ON THE ROAD A LOT
Byline: Holly Haber
DALLAS — Designers have hit the road en masse this season to bring their spring collections directly to stores and shoppers.
The push is so strong that some firms doubled or tripled their trunk show schedules to make up for business lost by retailers cutting their budgets or skipping buying trips to New York.
Executives say they’re surprised at how successful the shows have been, with many meeting or exceeding bookings from previous years.
“We’re finding when we go out and do shows that women are spending like normal,” said sportswear designer Douglas Hannant, who racked up $400,000 during a November appearance at Bergdorf Goodman. “We didn’t know what to expect, but it’s been a good season.”
Hannant made only one appearance at Bergdorf’s this season, but his company is staging about 10 more trunk shows for a total of 30 to 35, he said. The best-selling look has been a tweed camp shirt over low-slung tweed pants.
“They’re all doing well and it’s amazing,” Hannant said.
Carolina Herrera made an impromptu visit to Stanley Korshak last month to meet with clients and show her spring collection.
“I offered to go to some cities to be in the stores just to get people together,” Herrera said during her visit. “We are going through a lot and it is important to show people that we are there. We are trying our best because life goes on. Fashion is the number two industry in New York after Wall Street and we have a responsibility to make it work.”
Unusual pieces such as a beaded caramel leather skirt and an embroidered and printed organza skirt are selling best, she said.
“People are buying special clothing,” she observed. “It’s not like before. They are more careful. I think you have to do very special things from now on because it’s going to be more difficult to sell.”
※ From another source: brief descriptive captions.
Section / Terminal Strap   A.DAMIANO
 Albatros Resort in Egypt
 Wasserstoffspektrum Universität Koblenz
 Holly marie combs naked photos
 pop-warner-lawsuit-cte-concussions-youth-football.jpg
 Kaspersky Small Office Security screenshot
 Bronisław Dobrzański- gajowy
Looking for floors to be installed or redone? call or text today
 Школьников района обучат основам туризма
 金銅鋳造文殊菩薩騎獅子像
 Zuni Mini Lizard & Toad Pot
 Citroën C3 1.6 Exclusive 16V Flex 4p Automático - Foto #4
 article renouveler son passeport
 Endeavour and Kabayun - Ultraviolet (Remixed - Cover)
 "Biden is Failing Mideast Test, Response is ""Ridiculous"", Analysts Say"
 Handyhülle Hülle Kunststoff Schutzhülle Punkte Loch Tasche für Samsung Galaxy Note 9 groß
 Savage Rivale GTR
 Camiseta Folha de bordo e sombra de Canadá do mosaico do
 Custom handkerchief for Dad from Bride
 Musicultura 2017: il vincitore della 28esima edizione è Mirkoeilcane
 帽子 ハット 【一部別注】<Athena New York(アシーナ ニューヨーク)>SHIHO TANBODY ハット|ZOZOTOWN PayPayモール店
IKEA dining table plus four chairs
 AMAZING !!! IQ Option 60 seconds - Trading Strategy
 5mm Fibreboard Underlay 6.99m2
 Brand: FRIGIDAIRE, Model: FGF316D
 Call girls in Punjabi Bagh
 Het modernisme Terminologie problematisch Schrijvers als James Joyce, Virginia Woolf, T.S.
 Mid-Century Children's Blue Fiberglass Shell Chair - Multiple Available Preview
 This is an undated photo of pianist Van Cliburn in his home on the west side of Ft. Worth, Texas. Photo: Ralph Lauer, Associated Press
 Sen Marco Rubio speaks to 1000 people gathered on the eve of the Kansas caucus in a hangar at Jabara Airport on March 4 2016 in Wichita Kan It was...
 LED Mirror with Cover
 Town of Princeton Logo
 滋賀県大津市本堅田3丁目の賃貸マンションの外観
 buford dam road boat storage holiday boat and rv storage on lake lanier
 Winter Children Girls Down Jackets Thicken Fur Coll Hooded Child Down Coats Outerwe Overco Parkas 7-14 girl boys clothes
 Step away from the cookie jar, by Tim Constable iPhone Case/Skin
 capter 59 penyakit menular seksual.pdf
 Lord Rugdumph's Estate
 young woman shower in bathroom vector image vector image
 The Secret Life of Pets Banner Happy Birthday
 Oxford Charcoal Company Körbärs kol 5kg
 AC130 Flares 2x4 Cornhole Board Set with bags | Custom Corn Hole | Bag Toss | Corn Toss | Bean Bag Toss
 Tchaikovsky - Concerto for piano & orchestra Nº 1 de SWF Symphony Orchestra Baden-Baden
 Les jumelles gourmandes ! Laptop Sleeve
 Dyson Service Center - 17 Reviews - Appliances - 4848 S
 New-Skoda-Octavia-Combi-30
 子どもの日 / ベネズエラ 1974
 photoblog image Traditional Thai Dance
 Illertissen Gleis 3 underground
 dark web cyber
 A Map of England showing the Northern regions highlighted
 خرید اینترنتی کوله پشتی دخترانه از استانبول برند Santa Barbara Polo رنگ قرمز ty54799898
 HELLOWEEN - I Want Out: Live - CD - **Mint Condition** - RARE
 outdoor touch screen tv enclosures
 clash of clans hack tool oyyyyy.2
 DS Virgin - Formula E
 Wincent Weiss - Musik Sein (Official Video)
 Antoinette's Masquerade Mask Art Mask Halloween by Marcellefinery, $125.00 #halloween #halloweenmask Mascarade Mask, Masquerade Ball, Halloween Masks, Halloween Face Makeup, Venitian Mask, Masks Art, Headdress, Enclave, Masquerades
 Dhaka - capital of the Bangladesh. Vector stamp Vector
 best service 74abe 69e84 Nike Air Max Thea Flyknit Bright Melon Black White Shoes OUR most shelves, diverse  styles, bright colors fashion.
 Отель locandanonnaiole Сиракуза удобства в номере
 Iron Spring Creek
Fine jewelry designer Erica Courtney layered five trunk shows on top of her usual five this season.
“I think we are all working harder and doing more advertising or publicity,” she said during a weeklong trunk show last month at Stanley Korshak in Dallas. “I think we are in charge and if people aren’t shopping then we should be out there painting our stores and sending out postcards. We can’t catch up but we can recover.”
Courtney, who is known for elegant diamond, South Sea pearl and platinum jewelry, did $200,000 in sales at Korshak. It wasn’t a record, but it was certainly healthy.
“I’m kind of shocked at how the trunk shows have gone, period,” said Courtney, who is based in Los Angeles. “My first was in Waco [Texas] the week the bombing started in Afghanistan and the show was great — my best ever at Linda & Co. I couldn’t believe it.”
David Rodriguez added about 10 spring trunk shows to his schedule, spanning from the end of October to the first week in February. It was not easy to squeeze them all in, he said, and travelling is more difficult with the increased airport security.
“You look like the most suspicious character when you are one person traveling with all this luggage,” he mused. “It’s a new twist to the trunk show world.”
Trunk shows have been Rodriguez’s key connection with clients since he launched his business four years ago, he said, and they are more important now than ever.
“The trunk shows have been great this season,” he enthused. “We rely heavily on trunk shows to increase our business and this season, we have to rely on it because a lot of buyers did not come to New York. It’s not the most efficient way to do business, but when you are small like us, you have to get out there.”
Nicole Miller embarked on a two-week tour to boost morale at eight of her stores last month.
“It’s almost like a wartime mentality, like the old Bob Hope shows where we are going out to the troops,” said Bud Konheim, chief executive officer of the company. “The response has been incredible. We had 250 people at the opening party of our Plano store. We also raised money for the Twin Towers fund.”
Dresses and special-occasion looks priced between $200 and $300 have been most appealing to customers, he said.
“The top end has been very dodgy — people look at a price tag over $300 for a long time — but $200 to $300 is just as good as ever, maybe better,” he said. “We had an off-the-shoulder dress for $300 that sold 475 dresses in two weeks at Neiman Marcus Direct.”
Miller also hosted a big cocktail party Dec. 6 at the SoHo store that was part of a neighborhood event with other stores and galleries to try to bring business back to the area.
Neiman Marcus has hosted dozens more events at its stores this season, such as luncheons and small fashion shows featuring collections such as Escada, Louis Feraud, Rena Lange and Akris, plus jewelry wardrobing consultations with representatives from David Yurman. Neiman’s also has stepped up special events with Henry Dunay, Cynthia Bach, Baccarat and St. John, among others.
“It’s that one-on-one outreach that the customer is responding to,” said Ken Downing, vice president of the retailer. “That is how we do business all the time, but we are just doing a lot more of it. It is almost an entertainment level at this point.”